Kakerlakenpoker is een blufspel uit een reeks spellen die allemaal met “kakerlaken” beginnen. Het heeft niks te maken met kakkerlakken of poker (gelukkig). Nouja, er komt wel een kakkerlak in voor als één van de kaarten, maar daar houdt het ook wel op.
Hoe dan ook, het is een leuk spel dat makkelijk uit te leggen is, en net zo goed met een stel reguliere speelkaarten gespeeld kan worden. Het is vooral ook een spel dat niet pesten of levensweg is, en daarom één van mijn favorieten.
Hoe werkt het?
Het spel kent geen winnaar, maar een verliezer. Je verliest als je als eerste 4 kaarten van dezelfde soort voor je hebt liggen. Of, als je als eerste al je kaarten kwijt bent. (In totaal zijn er 8 soorten, die elk 8 kaarten in het deck hebben zitten. Het hele deck wordt opgedeeld tussen de spelers.)

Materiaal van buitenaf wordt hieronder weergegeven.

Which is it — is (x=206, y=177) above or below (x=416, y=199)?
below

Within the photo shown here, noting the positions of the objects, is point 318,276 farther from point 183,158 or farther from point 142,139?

De eerste speler (noem deze A) kiest een kaart uit zijn hand, en schuift deze gedekt naar een andere speler (B). A zegt welke kaart het is, waarbij hij alles mag beweren. Bijvoorbeeld, je schuift een vleermuis naar iemand anders, maar zegt dat het een kakkerlak is.
B kan drie dingen zeggen: _daar ben ik het wel mee eens, daar ben ik het niet mee eens, _en ik geef de kaart door.
- Als B gelijk heeft, wordt de kaart teruggeschoven naar A en moet deze voor zich neer leggen.
- Ofwel, als A heeft gelogen en B zegt “ik ben het er niet mee eens”.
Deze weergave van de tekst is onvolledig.